- Written instruction:
Answer these from the passage below on ITA transmitters:
1. How tall are the masts at Emley Moor and Belmont?
2. Roughly how many of the ITA's engineering staff work at the transmitting sites?
3. Where is the switching of programmes between regions actually carried out?

The ITA’s first transmitter went on the air at Croydon on [22nd] September 1955. In 1966 the ITA has 30 transmitters covering about 97 per cent of the population; and plans are in hand to build some 20 more relay stations during approximately the next three years.
Main stations range from the small Fremont Point transmitter on Jersey, with an effective radiated power of 10 kW, to the Black Hill transmitter in Central Scotland, with a maximum of 475 kW. The coverage of stations is extended by a number of relay stations which pick up the transmissions and re-broadcast them on other channels. Most of these relays are automatically operated without staff in attendance.
In making its plans the ITA has taken account of the Postmaster-General’s directive that wherever possible the ITA and BBC should share transmitter masts. At three sites this has required a new type of mast: exceptionally tall in order to give sufficient range, and very strong in order to carry all the aerials needed for existing ITA and BBC services and all foreseeable television and FM sound services. These three new masts have been built by the ITA of tubular steel instead of the usual open lattice construction. The two at Emley Moor in Yorkshire and Belmont in Lincolnshire are 1,265 feet high, the tallest manmade structures in Europe. The third, at Winter Hill in Lancashire, is 1,015 feet high.
Technical characteristics of transmitting stations, particularly channel frequencies, require the Postmaster-General’s approval and by international agreement are designed to minimise interference with the services of neighbouring countries.
The ITA employs an engineering staff of over 250 of whom some 200 are at the transmitting sites. Under the Chief Engineer, the engineering staff is divided into three sections – the Planning and Construction Department which builds the stations, the Operations and Maintenance Department which runs them, and the Telecommunications and Experimental Department which organises the programme distribution network and runs an experimental and investigational laboratory.
The Post Office builds and operates the network of inter-city cables and many of the microwave links between studios and transmitters so that programmes produced in one region can be distributed in others. Switching arrangements are planned at the ITA’s headquarters; the switching itself is carried out at a number of Post Office Network Switching Centres throughout the country.
Where practicable and economic the Authority always places its research work with British industry, but the Telecommunications and Experimental Department has a small well-equipped laboratory which studies specialised reception and radio propagation problems; undertakes the design of prototype equipment; as occasion demands operates a mobile field strength measuring unit; and takes part in national and international research programmes.

- Material provided:
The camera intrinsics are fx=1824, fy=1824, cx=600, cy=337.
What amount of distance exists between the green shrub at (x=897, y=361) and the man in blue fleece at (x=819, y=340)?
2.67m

- Finished task:
1. 1,265 feet high.
2. Some 200.
3. At Post Office Network Switching Centres throughout the country.